On a long enough timeline, these places will stabilize, so long as the natives who can thrive there have a way to get in. But even then, it will take a very long time, which we can see by walking through any tract of woods where 300 year old bur oaks tower over an understory of red cedar, honeysuckle, and garlic mustard.


To me, the continued advancement of most invasive species represent a symptom and not the direct cause of problems in their adopted home. They’re specifically symptomatic of the same dichotomization that got us into this mess in the first place: humans and nature are separate. They’re not. The prairies and savannas, the open woodlands, just because these have anthropogenic origins does not make them any less natural than a beaver pond.


Just two animals doing the same thing...
...creating habitat

We weed the garden, but tsk-tsk when we see a brush hog clearing an autumn olive infestation on the prairie. We mow the lawn, but wince at the idea of cutting trees to fend ofin the woodlands. We make sure the water from our tap is drinkable, but killing off invasive Eurasian watermilfoil with Imazamox so it doesn’t choke out the water lilies that actually provide habitat for macroinvertebrates? Humans don’t like to see chemicals applied to water.


Most nature lovers consider humans an invasive species. But as Invasive Species Awareness Month comes to a close, I would ask everyone reading this to consider a more nuanced stance: we’re invasive, sure, where we plow prairies and pour concrete and slaughter predators, but in those natural systems where we once had a symbiotic role, we’re rapidly approaching extirpation. And nature abhors a vacuum.


Looking Back


Junior Naturalist Camps were in full swing during the month of June. Campers visited the Big Springs trout hatchery to catch fish, tubed the Volga River, practiced archery and paddling, and learned a little campfire cookin’ at the Gateway to Adventure Camp.

The Exploring Hidden Treasures camp brought budding naturalists – including some of our summer staff along with the students – to places they’d never been including Bixby State Preserve and Backbone State Park.
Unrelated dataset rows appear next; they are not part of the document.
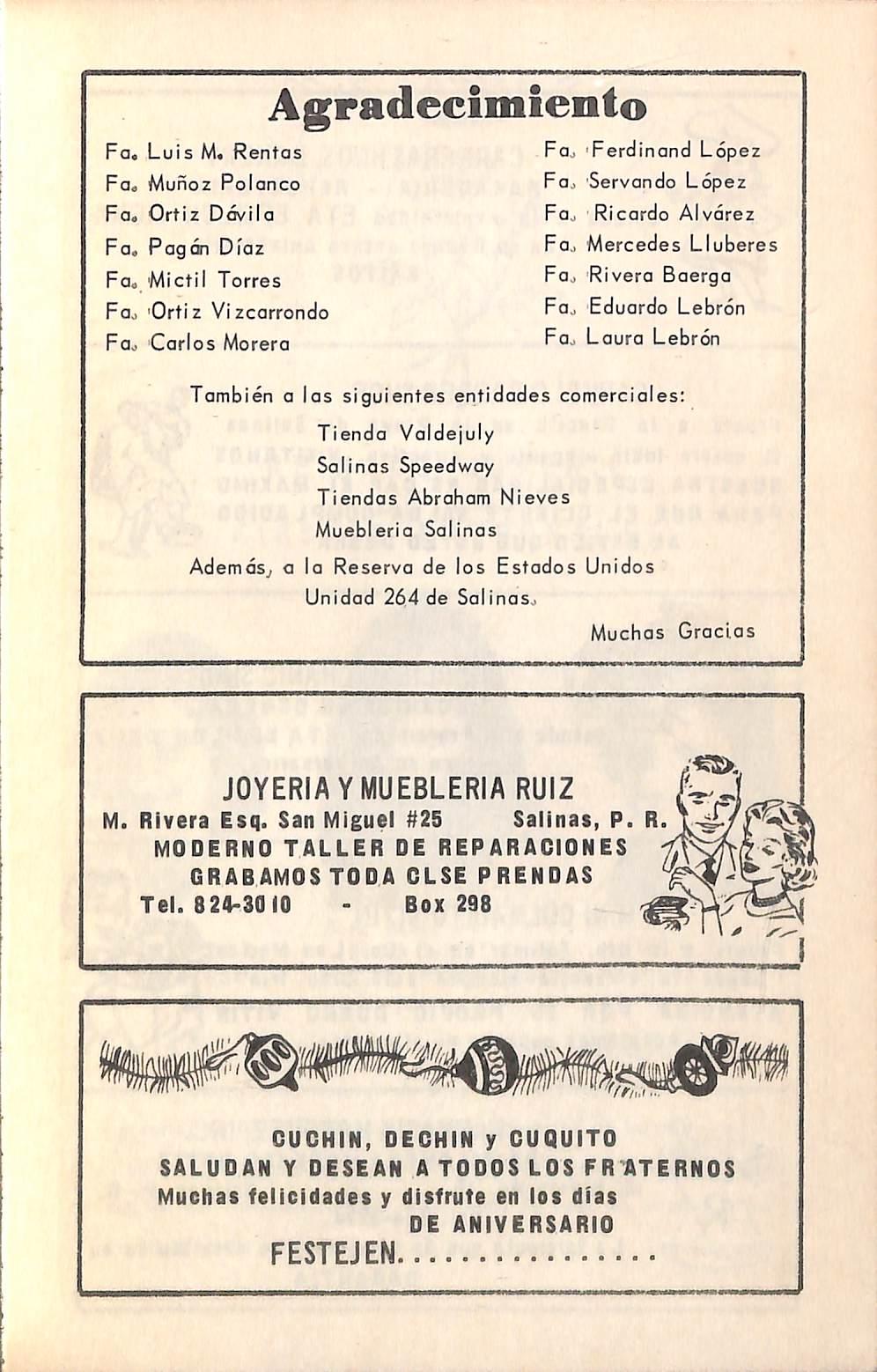 Agradecimiento

Fa. Luis M. Rentas
Fa. Muñoz Polanco
Fa. Ortiz Dávila
Fa. Pagán Díaz
Fa. Mictil Torres
Fa. Ortiz Vizcarrondo
Fa. Carlos Morera

Fa. Ferdinand López
Fa. Servando López
Fa. Ricardo Alvárez
Fa. Mercedes Lluberes
Fa. Rivera Baerga
Fa. Eduardo Lebrón
Fa. Laura Lebrón

También a las siguientes entidades comerciales:
Tienda Valdejuly
Salinas Speedway
Tiendas Abraham Nieves
Muebleria Salinas
Además, a la Reserva de los Estados Unidos
Unidad 264 de Salinas.

Muchas Gracias

JOYERIA Y MUEBLERIA RUIZ
M. Rivera Esq. San Miguel #25 Salinas, P. R.
MODERNO TALLER DE REPARACIONES
GRABAMOS TODA CLSE PRENDAS
Tel. 824-3010 - Box 298

CUCHIN, DECHIN y CUQUITO
SALUDAN Y DESEAN A TODOS LOS FRATERNOS
Muchas felicidades y disfrute en los días
DE ANIVERSARIO
FESTEJEN................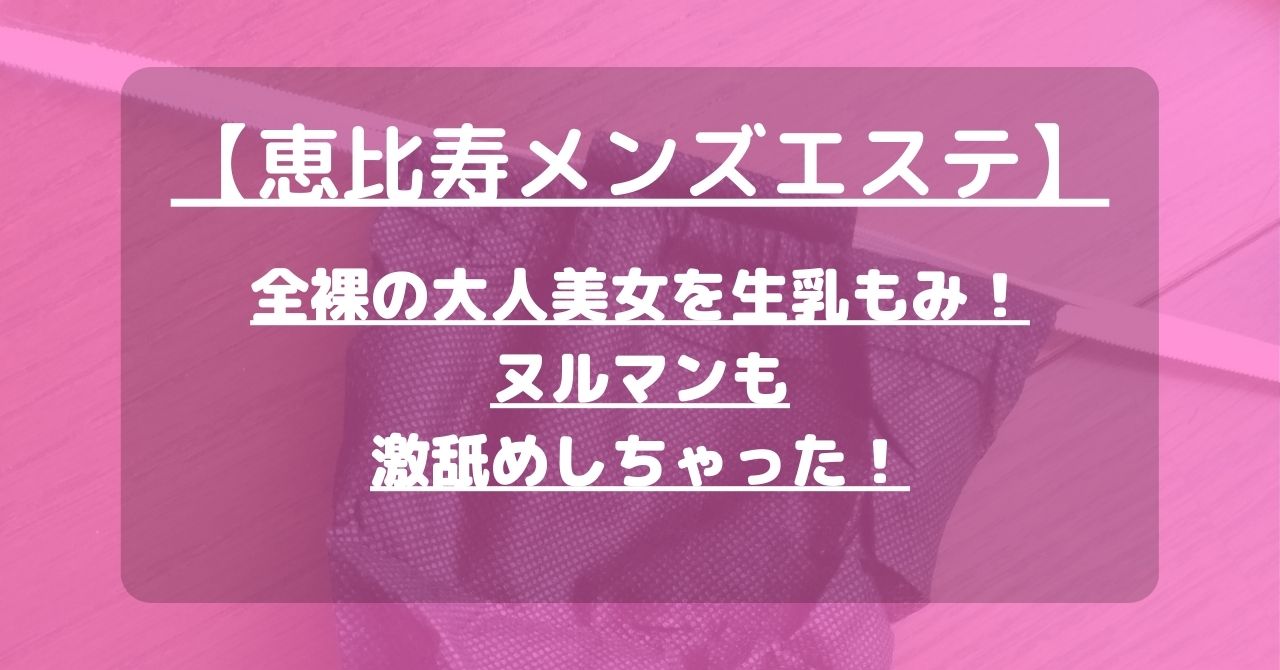 【恵比寿メンズエステ】

全裸の大人美女を生乳もみ！
ヌルマンも
激舐めしちゃった！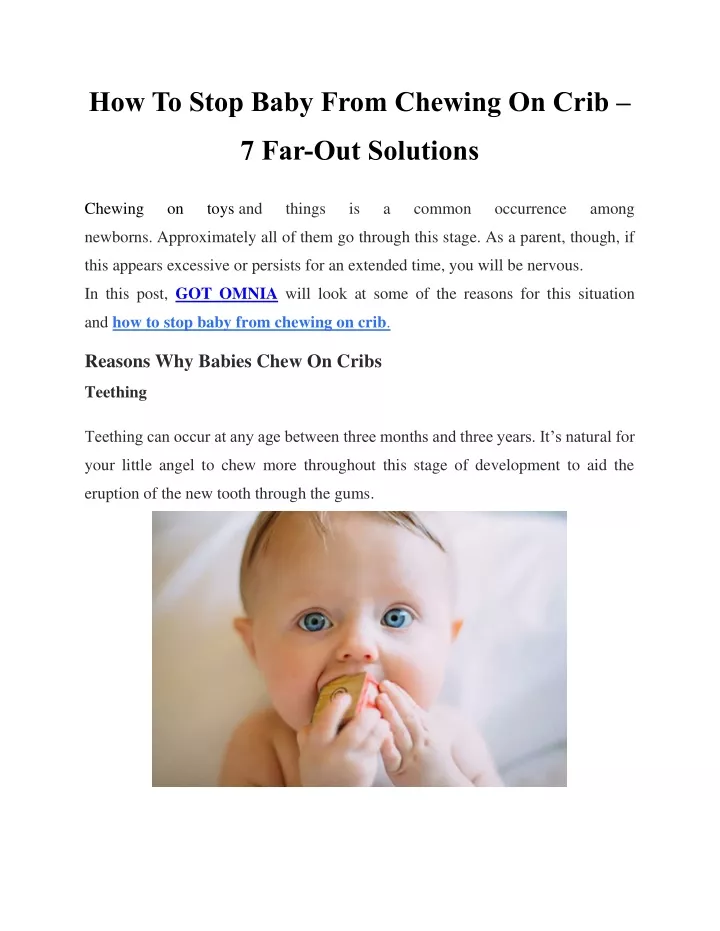 How To Stop Baby From Chewing On Crib – 7 Far-Out Solutions

Chewing on toys and things is a common occurrence among newborns. Approximately all of them go through this stage. As a parent, though, if this appears excessive or persists for an extended time, you will be nervous.

In this post, GOT OMNIA will look at some of the reasons for this situation and how to stop baby from chewing on crib.

Reasons Why Babies Chew On Cribs

Teething

Teething can occur at any age between three months and three years. It’s natural for your little angel to chew more throughout this stage of development to aid the eruption of the new tooth through the gums.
The Fish Derby at Backbone State Park took place over the free fishing weekend from June 3rd-5th, where participants got to take home more than just a good meal with prizes going out to the biggest and smallest fish (my kind of derby on that last part), and the most fish, along with the opportunity to meet some aquatic critters courtesy of conservation staff.


Our volunteer appreciation dinner saw more than 20 dedicated volunteers attend to enjoy the camaraderie of like-minded conservation advocates. Our volunteers help with everything from animal exhibit security to field trips, guided tours of the mill, and stewardship projects on CCCB properties. It takes a lot of help and support to keep this ship upright, and while we can never fully express our gratitude, we hope at least some of it could be conveyed with some tasty burgers and cookout classics.


The household hazardous waste day also took place this past month, allowing folks to bring out old appliances and electronics for safe disposal. If you missed this one, keep an eye on our social media channels and website for next year’s opportunity.


Looking Forward


This July we’ve got summer in full swing and we’re here to celebrate.


On July 15th and 16th we’ll be doing our annual “trail counts” on the Pony Hollow Trail. Trail counters – volunteer and staff – will enjoy a beautiful day hanging out, talking to the passers-by about their trail dreams for northeast Iowa, and making sure our electronic trail counters are property calibrated! If you’re interested in volunteering, sign up here. Also on July 16th, at the Becker East wildlife area, the CCCB will partner with the Iowa Prairie Network for a saunter on the newly-reconstructed prairie atop the hill from county highway C9Y. Come on out and see what’s blooming, and get a little insight into how and why we partnered with the US Fish & Wildlife Service to convert the old pasture to native vegetation.